St Cynllo’s Church, Llangunllo

The path opens on to a wide view of a bowl of hills below, and we descend into one of the very few villages the Way passes through, Llangunllo, on banks of the infant river Lugg.  On a bench outside the village hall we munch our sandwiches and wonder how we’re going to get a message to the taxi firm about collecting us at the end of the day.  None of us has a phone signal.  There’s no one around who can help us, and altogether it’s a very quiet place.  The pub is shut, the railway station called Llangunllo is a mile or so away, and the last bus called here in a long time ago (the bus stop features a book swap service).  We take a look in the church – like most Radnorshire churches, it’s open.  Inside is a wall memorial to John Pritchard of Dol-y-felin, JP and High Sheriff.  Elizabeth, his ‘sorrowing relic’, who put up the stone, had a florid turn of phrase:

These public stations he filled with honor to himself and benefit to his country.  His private habits were distinguished by a mildness of manners happily preventing or subduing those animosities which without such friendly interference too often disturb the harmony and comfort of social life.
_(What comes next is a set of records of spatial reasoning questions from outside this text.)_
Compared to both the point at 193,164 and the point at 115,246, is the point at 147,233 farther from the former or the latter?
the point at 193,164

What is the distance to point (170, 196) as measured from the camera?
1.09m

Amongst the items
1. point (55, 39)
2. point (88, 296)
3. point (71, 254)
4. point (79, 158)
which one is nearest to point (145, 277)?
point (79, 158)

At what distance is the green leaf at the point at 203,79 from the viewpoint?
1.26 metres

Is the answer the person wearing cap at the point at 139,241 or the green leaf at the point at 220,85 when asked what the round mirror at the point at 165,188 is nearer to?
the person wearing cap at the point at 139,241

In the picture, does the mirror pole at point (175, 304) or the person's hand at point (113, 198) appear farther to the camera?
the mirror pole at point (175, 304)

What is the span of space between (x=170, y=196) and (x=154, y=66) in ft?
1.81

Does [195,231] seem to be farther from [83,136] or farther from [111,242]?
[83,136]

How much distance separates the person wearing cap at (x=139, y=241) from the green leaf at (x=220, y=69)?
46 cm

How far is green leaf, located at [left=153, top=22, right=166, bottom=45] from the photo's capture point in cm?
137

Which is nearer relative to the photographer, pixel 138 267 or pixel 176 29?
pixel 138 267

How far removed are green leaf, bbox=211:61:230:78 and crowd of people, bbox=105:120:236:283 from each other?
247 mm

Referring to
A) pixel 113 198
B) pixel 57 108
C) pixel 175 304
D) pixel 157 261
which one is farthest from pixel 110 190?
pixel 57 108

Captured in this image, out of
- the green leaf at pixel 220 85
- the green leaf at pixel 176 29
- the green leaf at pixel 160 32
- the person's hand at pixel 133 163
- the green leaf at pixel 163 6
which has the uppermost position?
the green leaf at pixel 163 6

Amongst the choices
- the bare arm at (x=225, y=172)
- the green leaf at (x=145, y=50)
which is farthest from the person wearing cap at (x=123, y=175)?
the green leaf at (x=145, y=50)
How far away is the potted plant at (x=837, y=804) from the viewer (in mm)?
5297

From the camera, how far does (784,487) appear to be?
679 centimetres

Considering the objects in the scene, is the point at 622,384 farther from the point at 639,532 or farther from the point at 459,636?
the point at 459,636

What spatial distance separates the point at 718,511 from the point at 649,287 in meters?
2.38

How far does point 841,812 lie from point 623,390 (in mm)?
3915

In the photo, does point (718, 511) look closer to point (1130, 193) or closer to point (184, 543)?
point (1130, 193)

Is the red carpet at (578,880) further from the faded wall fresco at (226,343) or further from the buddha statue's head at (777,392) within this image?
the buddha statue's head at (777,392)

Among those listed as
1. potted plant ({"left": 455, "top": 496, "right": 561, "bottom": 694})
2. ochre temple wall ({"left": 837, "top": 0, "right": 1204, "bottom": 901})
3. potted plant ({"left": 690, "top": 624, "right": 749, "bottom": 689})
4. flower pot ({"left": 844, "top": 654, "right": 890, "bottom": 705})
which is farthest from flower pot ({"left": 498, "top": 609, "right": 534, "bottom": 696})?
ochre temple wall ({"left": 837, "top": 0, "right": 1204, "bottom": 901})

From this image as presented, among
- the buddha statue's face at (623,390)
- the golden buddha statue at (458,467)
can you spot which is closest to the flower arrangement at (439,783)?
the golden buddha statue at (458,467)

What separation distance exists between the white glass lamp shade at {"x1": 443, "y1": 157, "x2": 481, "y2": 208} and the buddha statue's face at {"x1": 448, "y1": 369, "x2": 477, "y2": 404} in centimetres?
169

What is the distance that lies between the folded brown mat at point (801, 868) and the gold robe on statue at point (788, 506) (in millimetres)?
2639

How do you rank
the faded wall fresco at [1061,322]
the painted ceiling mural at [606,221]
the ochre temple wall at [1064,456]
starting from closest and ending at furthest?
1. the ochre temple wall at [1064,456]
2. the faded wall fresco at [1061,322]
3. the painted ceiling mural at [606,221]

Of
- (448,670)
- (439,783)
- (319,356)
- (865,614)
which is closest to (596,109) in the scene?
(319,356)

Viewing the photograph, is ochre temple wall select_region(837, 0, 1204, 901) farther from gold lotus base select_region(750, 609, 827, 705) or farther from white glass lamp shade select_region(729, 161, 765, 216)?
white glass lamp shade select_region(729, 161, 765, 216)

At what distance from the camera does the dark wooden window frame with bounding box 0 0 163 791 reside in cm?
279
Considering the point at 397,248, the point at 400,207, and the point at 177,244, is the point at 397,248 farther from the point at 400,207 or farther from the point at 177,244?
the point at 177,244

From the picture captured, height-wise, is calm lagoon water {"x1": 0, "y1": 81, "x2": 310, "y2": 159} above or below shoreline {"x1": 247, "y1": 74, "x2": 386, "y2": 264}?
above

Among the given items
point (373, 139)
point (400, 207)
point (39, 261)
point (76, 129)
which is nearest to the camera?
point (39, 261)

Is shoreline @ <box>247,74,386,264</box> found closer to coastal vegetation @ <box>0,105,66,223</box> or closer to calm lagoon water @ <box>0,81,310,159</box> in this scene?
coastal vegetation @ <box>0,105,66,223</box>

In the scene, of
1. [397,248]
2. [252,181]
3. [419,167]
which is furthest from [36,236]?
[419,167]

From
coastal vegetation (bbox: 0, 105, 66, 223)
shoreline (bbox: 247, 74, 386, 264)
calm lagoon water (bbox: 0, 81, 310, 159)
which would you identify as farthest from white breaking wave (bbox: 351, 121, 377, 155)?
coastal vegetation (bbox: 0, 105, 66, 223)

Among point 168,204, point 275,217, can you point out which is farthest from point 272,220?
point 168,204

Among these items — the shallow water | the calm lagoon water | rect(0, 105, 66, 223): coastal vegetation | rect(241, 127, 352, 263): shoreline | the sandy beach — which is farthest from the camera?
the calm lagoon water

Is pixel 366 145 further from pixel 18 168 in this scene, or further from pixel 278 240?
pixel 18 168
When we get back to the village centre, an Openreach van is parked.  One engineer takes pity on us and offers us his EE mobile – this one has a signal, of course – and our taxi anxiety is lifted.  The other engineer is at work on the roadside cabinet.  We notice how few wires it contains, compared with our urban ones.

Uphill to Short Ditch

But now we have a second anxiety, how to reach our finish point, Short Ditch, by 2:30pm, the time specified by the taxi firm.  We’ve got an hour and twenty minutes to cover over four miles.  It seems doable.  But, of course, we’ve ignored the contour lines, the innumerable gates we need to open, and our gift for getting lost.  At the foot of the final steep hill, a dusty track up to a distant wood, we realise there’s no way we can reach Short Ditch in time, and we slacken our pace.  At the top we find, to our surprise and guilt, that Sharon, our taxi driver, is still patiently waiting for us – and passing the time in conversation with the two Glyndŵr Way walkers we met earlier.

Sharon takes us back to Knighton in sunshine.  In the evening we amble along the other bank of the Teme as far as Panpwnton, under the brute of a hill that almost destroyed us when we were on Offa’s Dyke Path in 2019.